Why this guarantees a win
-
If Democrats win, your M1 ticket pays 1.
-
If Republicans win, some R margin bucket must occur, so one of your M2 R tickets pays 1.
Cost vs. payoff
-
Total cost = 0.48 + 0.4 = 0.88
-
Guaranteed payout = 1.00
-
Locked-in profit = 0.12 (13.63% profit)
This is the essence of combinatorial arbitrage: use the logical links between markets (e.g. winner ↔ margin buckets) to cover every possible world with overlapping bets, so at least one side must pay out. The opportunity exists because the cross-market prices don’t add up coherently (here, M1 is rich on “Republicans win,” while M2 underprices the sum of all Republican margins).
We find all pairs of markets with this conditional dependency (i.e., the outcome of either determines the outcome of the other). We find 11 such pairs where arbitrage opportunities existed (all relating to the U.S. 2024 election). Only 4 of these pairs had arbitrage extracted via the combinatorial condition strategy, with a total profit detected as:
Pair | Total Profit (USD) |
---|---|
Pair 1 | $15,818.53 |
Pair 2 | $60,236.71 |
Pair 3 | $629.16 |
Pair 4 | $18,472.31 |
Check out our paper for formal definitions of these strategies and our full analysis. [2508.03474] Unravelling the Probabilistic Forest: Arbitrage in Prediction Markets
Wrapping up and Open Questions
In this project, we focused on arbitrage between strictly dependent conditions. Within a single market, that’s straightforward: conditions are exhaustive by definition, so rebalancing creates guaranteed profit opportunities. Between markets, we only counted strict dependencies that lock in profit no matter what happens. That leaves plenty of room for looser definitions—like one-directional dependencies—or more nuanced strategies, such as hedging and partial exits.
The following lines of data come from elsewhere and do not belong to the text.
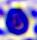 Captured at 400x magnification. A leukocyte is shown. Micrograph.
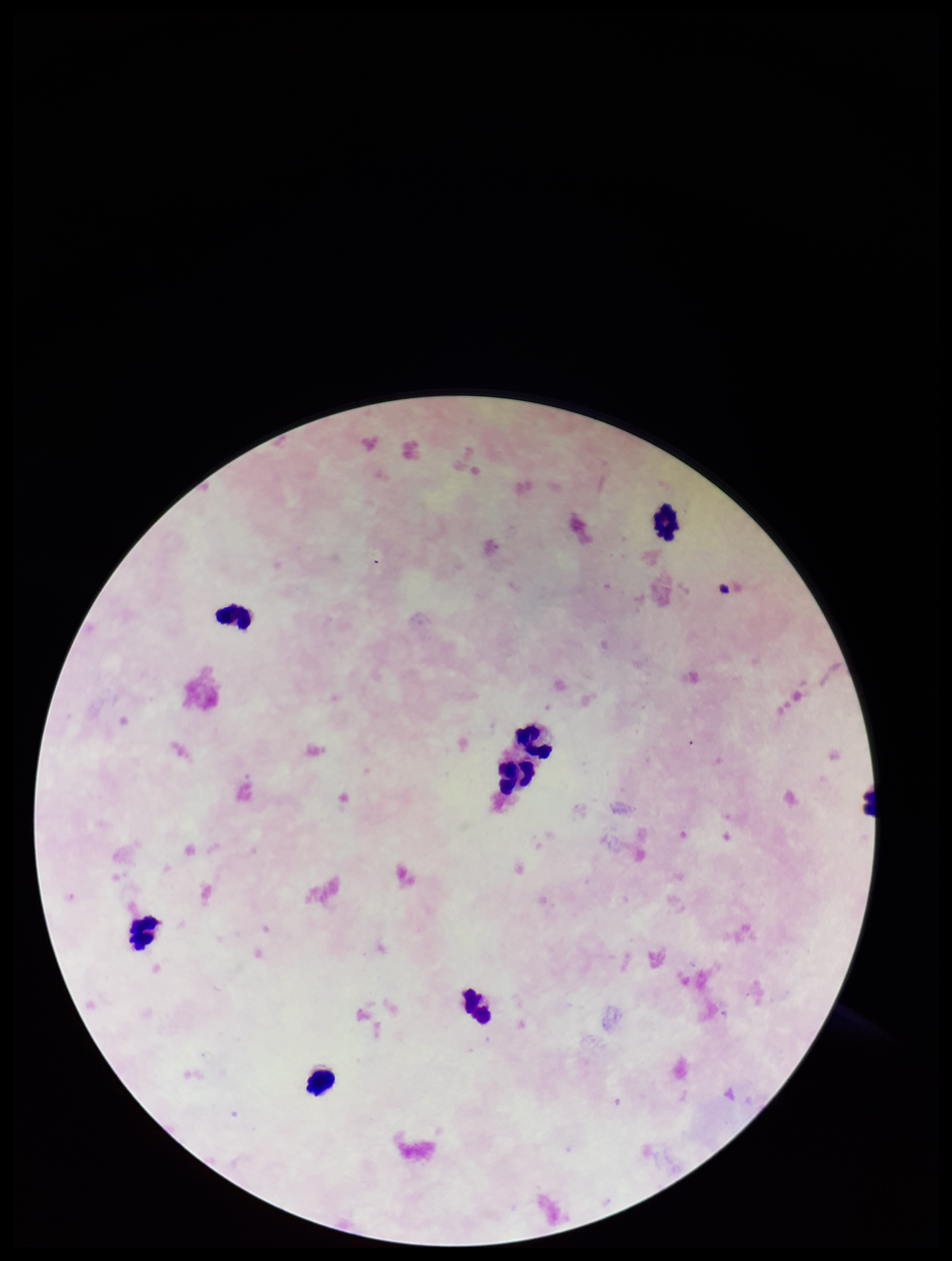

stain = Giemsa
image size = 952×1261 pixels
field of view = one from this slide
preparation = thick blood smear
Plasmodium parasites = none identified
leukocyte count = 7
parasite count = 0
patient malaria status = negative
capture = smartphone photograph through the microscope eyepiece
Outline each Trypanosoma brucei.
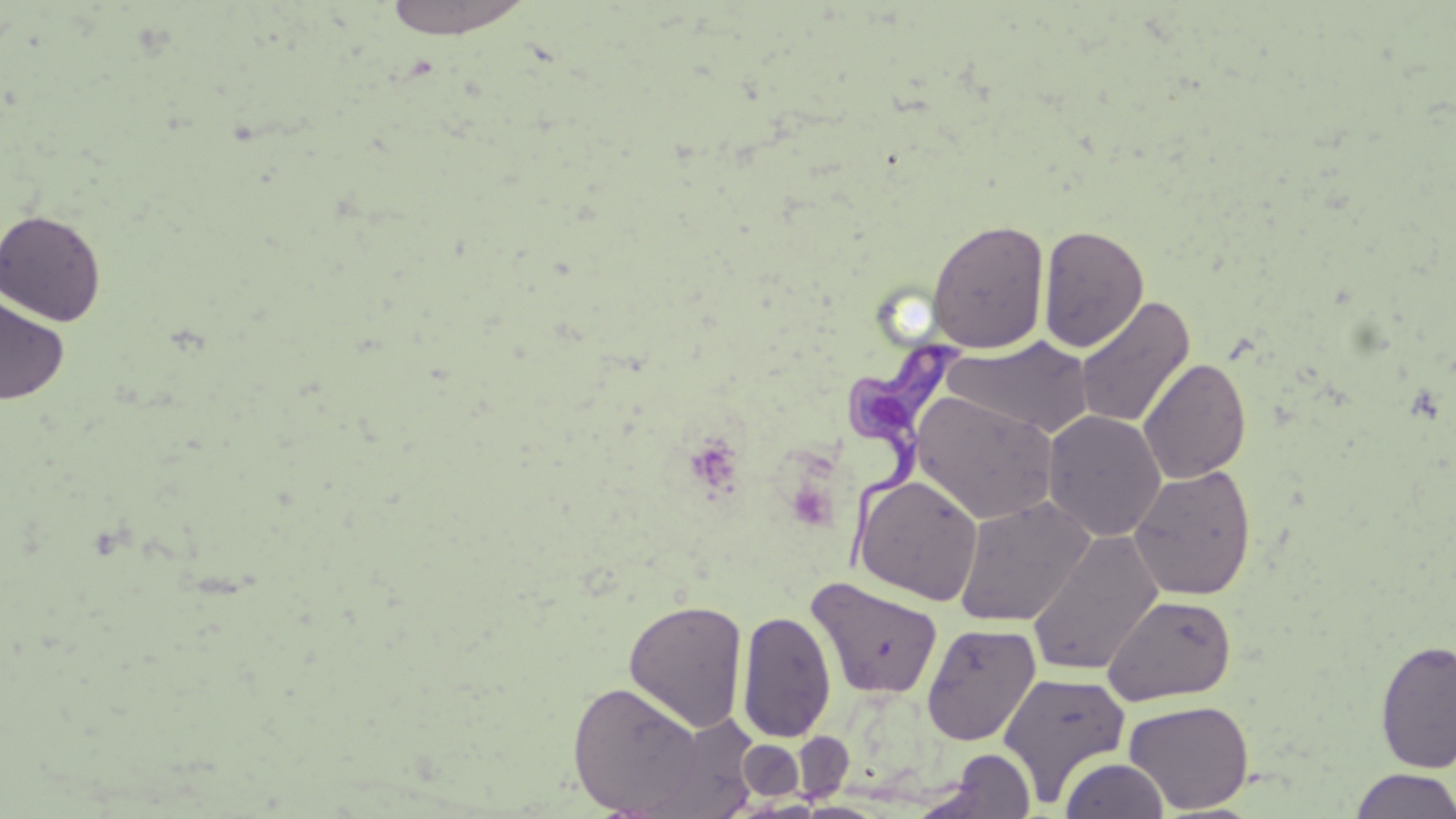
Approximate bounding boxes as [x1, y1, x2, y2] in pixels.
Trypanosoma brucei: [841, 339, 966, 579].

Uninfected red blood cell locations: [381, 0, 537, 40], [0, 208, 107, 326], [927, 219, 1050, 353], [1038, 224, 1149, 352], [0, 294, 69, 405], [1075, 295, 1196, 430], [943, 337, 1095, 441], [1138, 357, 1252, 485], [910, 390, 1060, 525], [1042, 410, 1167, 542], [1129, 464, 1256, 601], [853, 474, 984, 605], [953, 496, 1095, 626], [1026, 530, 1164, 677], [807, 576, 944, 700], [1102, 594, 1237, 706], [623, 598, 748, 732], [737, 609, 837, 744], [922, 623, 1040, 745], [1375, 639, 1456, 774], [998, 671, 1131, 805], [568, 680, 706, 815], [1124, 699, 1254, 814], [640, 714, 761, 817], [791, 731, 853, 803], [738, 739, 804, 801], [928, 748, 1037, 818], [1060, 757, 1170, 819], [1349, 769, 1456, 819]. Slide-level diagnosis: Trypanosoma brucei. Thin blood smear. One field of a larger specimen. Light microscopy. May-Grünwald-Giemsa stain. Captured at 1000x magnification. Image is 1456×819 pixels.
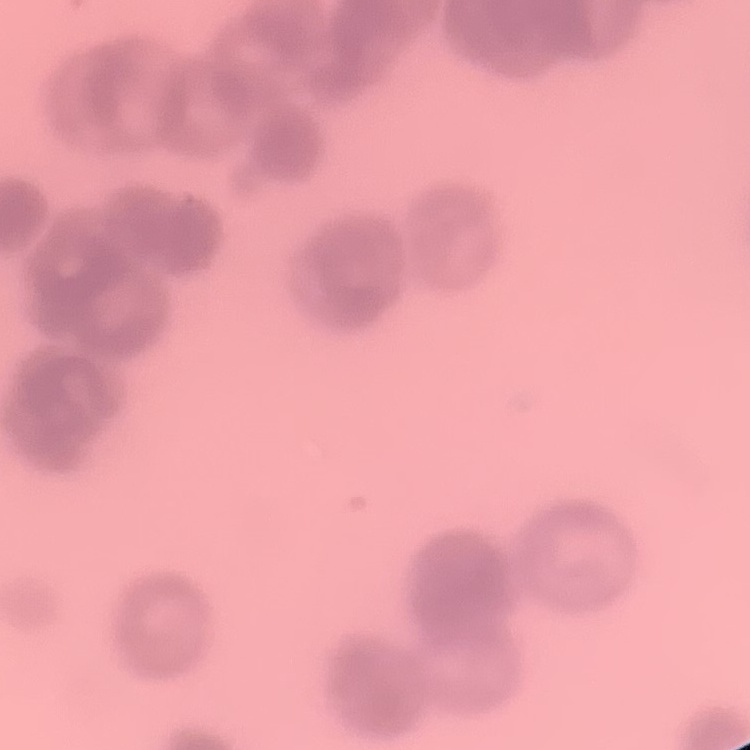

When measuring realized arbitrage, we required evidence that a trader actually bought all the needed positions at the right prices. We then computed the profit as the guaranteed return if they held until resolution. Of course, holding comes with opportunity cost and liquidity constraints, so these numbers represent an upper bound on extractable profit, not what was actually pocketed in practice.
Looking ahead, a few big questions stand out:
-
Market relationships: How do we detect subtler dependencies across markets, beyond strict overlaps?
-
Risk and realism: What changes if traders hedge, exit early, or rebalance dynamically instead of holding to resolution?
-
Inefficiency vs. discovery: Which arbitrages are real mistakes, and which are just markets catching up to new information?
Finally, mapping these obvious arbitrages isn’t just about quantifying profit—it’s also about protecting less strategic users. If simple, structural inefficiencies exist, they can be consistently exploited by sophisticated players at the expense of newcomers. Understanding and exposing these patterns is a first step toward making prediction markets fairer and more robust.